Set task:
Extract every line of the listing below and reproduce each one verbatim, with no changes.

[Scene-based reasoning records]
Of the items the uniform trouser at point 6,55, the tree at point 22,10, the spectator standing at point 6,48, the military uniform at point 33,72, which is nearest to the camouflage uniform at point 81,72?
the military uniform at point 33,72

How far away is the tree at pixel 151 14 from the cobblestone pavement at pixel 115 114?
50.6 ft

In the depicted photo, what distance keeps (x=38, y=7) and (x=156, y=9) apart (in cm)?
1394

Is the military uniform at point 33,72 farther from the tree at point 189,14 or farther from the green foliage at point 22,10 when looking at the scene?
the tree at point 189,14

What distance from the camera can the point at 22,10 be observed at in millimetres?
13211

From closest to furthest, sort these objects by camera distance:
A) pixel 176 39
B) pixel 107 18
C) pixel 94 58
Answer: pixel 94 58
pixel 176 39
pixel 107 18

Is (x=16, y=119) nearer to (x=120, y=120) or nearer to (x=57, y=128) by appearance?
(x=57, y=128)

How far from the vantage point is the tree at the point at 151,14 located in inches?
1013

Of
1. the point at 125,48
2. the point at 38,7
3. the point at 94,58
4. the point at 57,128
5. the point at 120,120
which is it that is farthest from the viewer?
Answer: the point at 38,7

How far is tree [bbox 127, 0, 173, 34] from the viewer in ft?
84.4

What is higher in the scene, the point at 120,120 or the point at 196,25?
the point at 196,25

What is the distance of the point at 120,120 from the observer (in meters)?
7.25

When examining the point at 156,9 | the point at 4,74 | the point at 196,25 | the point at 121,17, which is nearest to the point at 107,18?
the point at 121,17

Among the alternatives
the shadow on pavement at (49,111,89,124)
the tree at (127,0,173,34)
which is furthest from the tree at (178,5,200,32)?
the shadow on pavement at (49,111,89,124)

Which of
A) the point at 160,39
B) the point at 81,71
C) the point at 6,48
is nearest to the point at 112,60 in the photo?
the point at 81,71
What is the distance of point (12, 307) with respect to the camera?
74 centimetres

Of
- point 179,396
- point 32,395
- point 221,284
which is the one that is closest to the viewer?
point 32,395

Exercise answer:
Of the items the uniform trouser at point 6,55, the tree at point 22,10, the spectator standing at point 6,48, the military uniform at point 33,72, which is nearest to the camouflage uniform at point 81,72?
the military uniform at point 33,72

How far away is the tree at pixel 151 14 from the cobblestone pavement at pixel 115 114?
50.6 ft

In the depicted photo, what distance keeps (x=38, y=7) and (x=156, y=9) apart (in cm)?
1394

Is the military uniform at point 33,72 farther from the tree at point 189,14 or farther from the green foliage at point 22,10 when looking at the scene?
the tree at point 189,14

What distance from the camera can the point at 22,10 be observed at in millimetres?
13211

From closest to furthest, sort these objects by camera distance:
A) pixel 176 39
B) pixel 107 18
C) pixel 94 58
Answer: pixel 94 58
pixel 176 39
pixel 107 18

Is (x=16, y=119) nearer to (x=120, y=120) or nearer to (x=57, y=128) by appearance?
(x=57, y=128)

How far from the vantage point is the tree at the point at 151,14 located in inches?
1013

Of
1. the point at 125,48
2. the point at 38,7
3. the point at 94,58
4. the point at 57,128
5. the point at 120,120
which is it that is farthest from the viewer?
Answer: the point at 38,7

How far is tree [bbox 127, 0, 173, 34] from the viewer in ft?
84.4

What is higher in the scene, the point at 120,120 or the point at 196,25?
the point at 196,25

What is the distance of the point at 120,120 from the observer (in meters)?
7.25

When examining the point at 156,9 | the point at 4,74 | the point at 196,25 | the point at 121,17, which is nearest to the point at 107,18?
the point at 121,17

Among the alternatives
the shadow on pavement at (49,111,89,124)
the tree at (127,0,173,34)
which is furthest from the tree at (178,5,200,32)?
the shadow on pavement at (49,111,89,124)

Which of
A) the point at 160,39
B) the point at 81,71
C) the point at 6,48
is nearest to the point at 112,60 in the photo?
the point at 81,71
What is the distance of point (12, 307) with respect to the camera?
74 centimetres

Of
- point 179,396
- point 32,395
- point 221,284
which is the one that is closest to the viewer?
point 32,395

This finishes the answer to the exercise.